## Stated problem
Convert the data below into a JSON list of strings, one string per line, omitting any blank lines.

**** Entries ****

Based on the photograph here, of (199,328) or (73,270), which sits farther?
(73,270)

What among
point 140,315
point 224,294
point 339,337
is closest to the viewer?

****

## Correct response
[
  "Based on the photograph here, of (199,328) or (73,270), which sits farther?",
  "(73,270)",
  "What among",
  "point 140,315",
  "point 224,294",
  "point 339,337",
  "is closest to the viewer?"
]